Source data
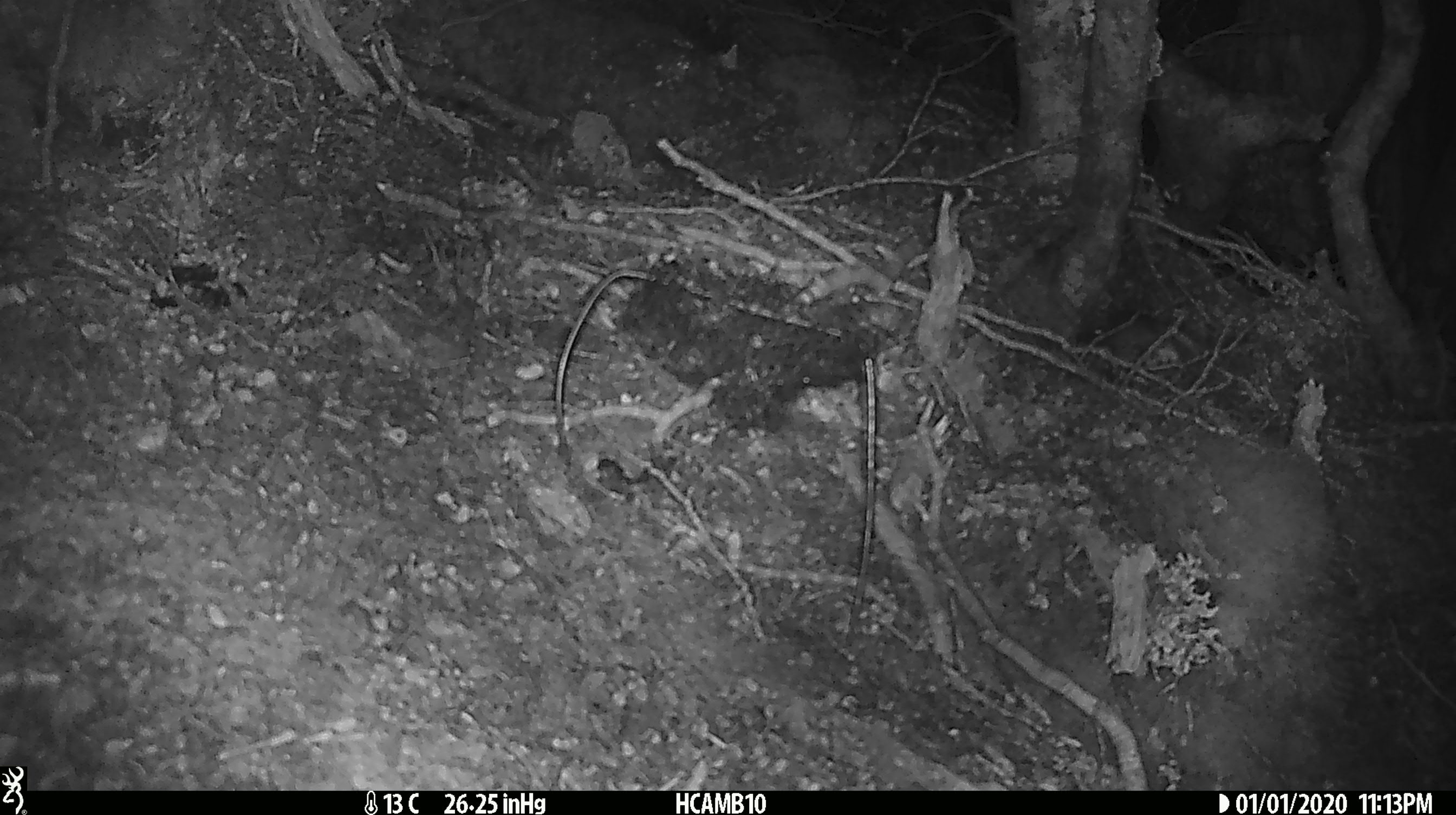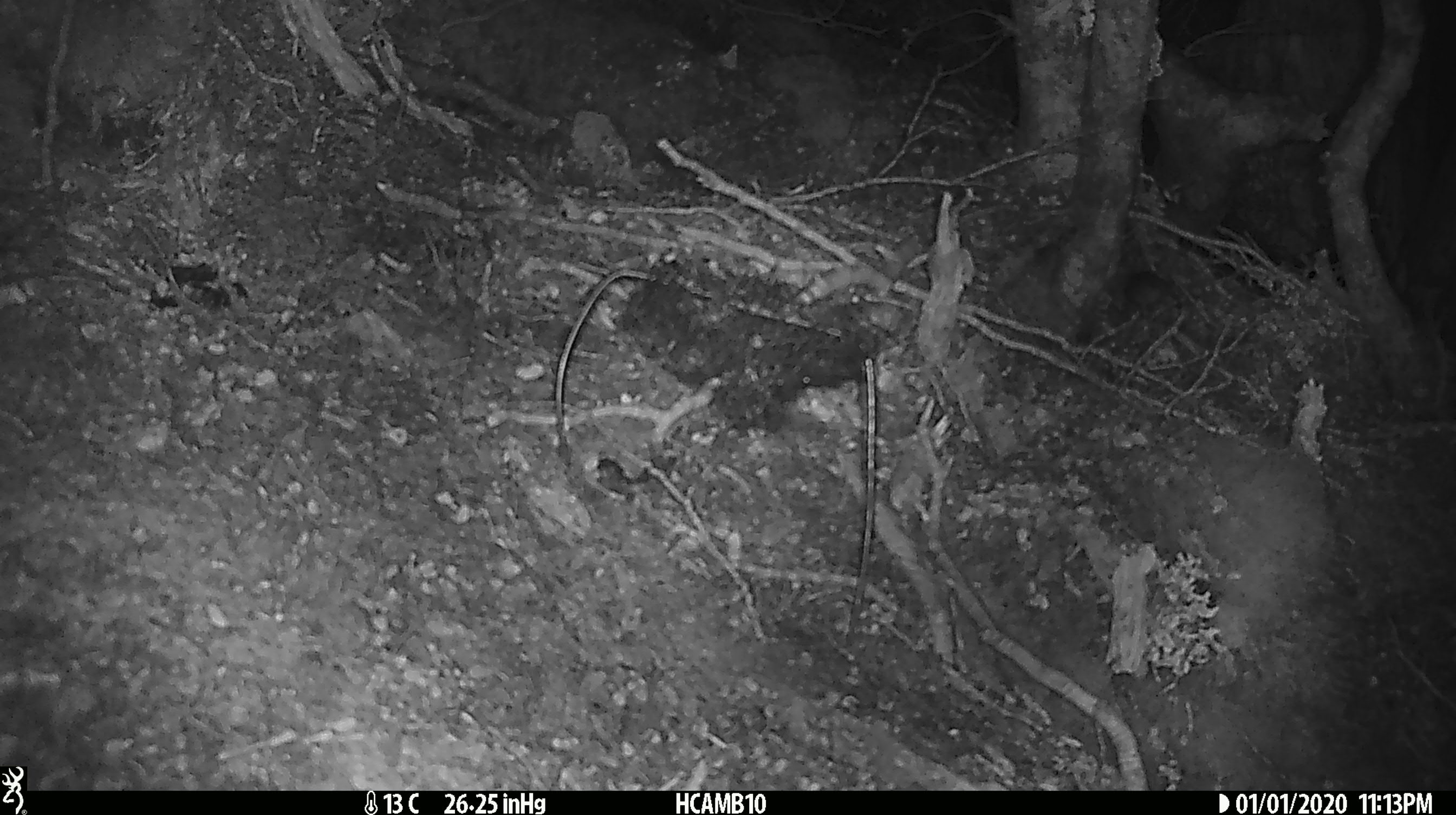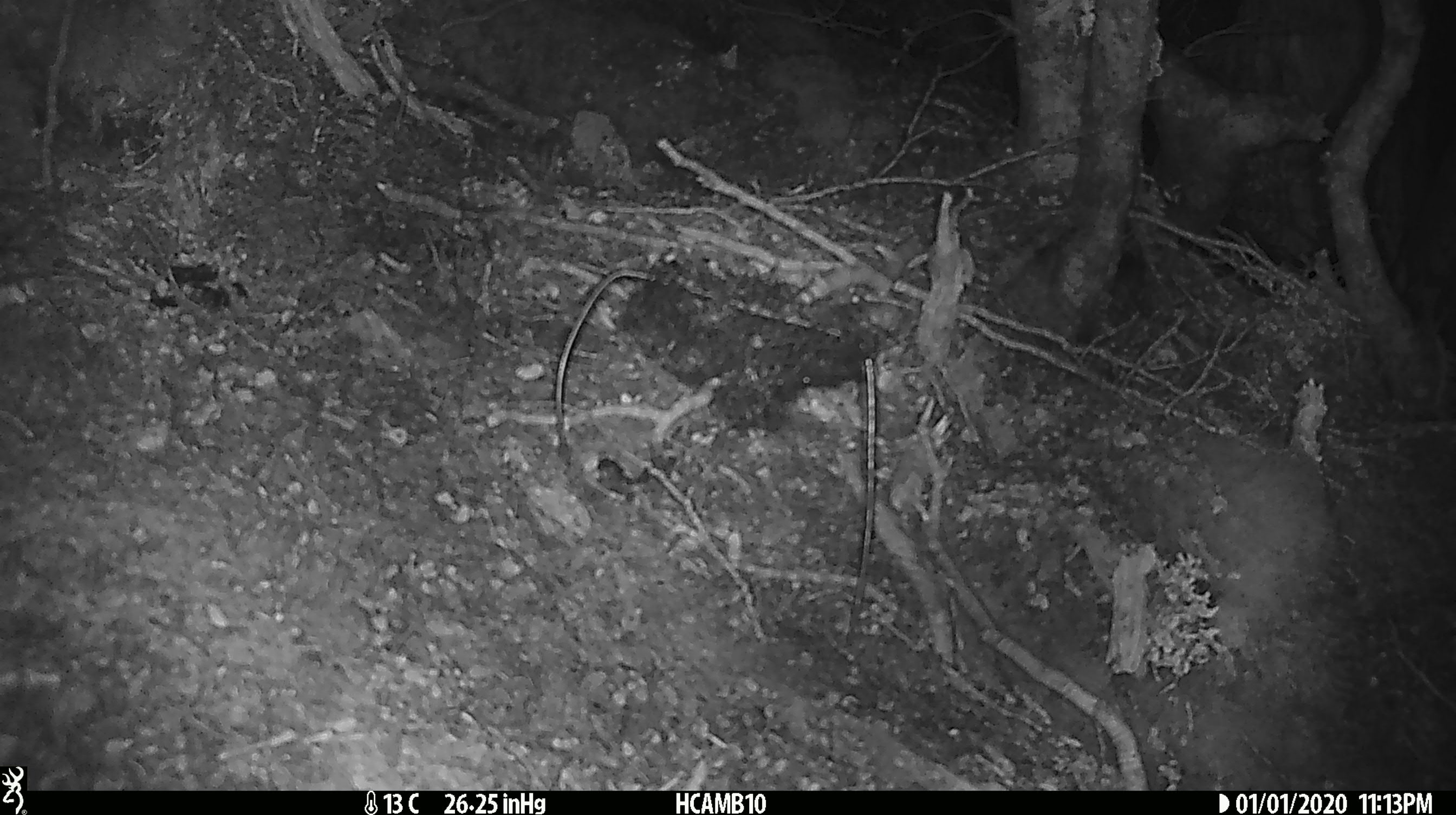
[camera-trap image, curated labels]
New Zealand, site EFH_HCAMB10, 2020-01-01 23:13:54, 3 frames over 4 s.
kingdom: Animalia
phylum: Chordata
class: Mammalia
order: Rodentia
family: Muridae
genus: Mus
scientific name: Mus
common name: mouse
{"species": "mouse (Mus)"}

◆ ACTION ITEM ◆
Set down each entry again exactly as written. Pictures stay out.

◆ SOLUTION BELOW ◆
[camera-trap image, curated labels]
New Zealand, site EFH_HCAMB10, 2020-01-01 23:13:54, 3 frames over 4 s.
kingdom: Animalia
phylum: Chordata
class: Mammalia
order: Rodentia
family: Muridae
genus: Mus
scientific name: Mus
common name: mouse
{"species": "mouse (Mus)"}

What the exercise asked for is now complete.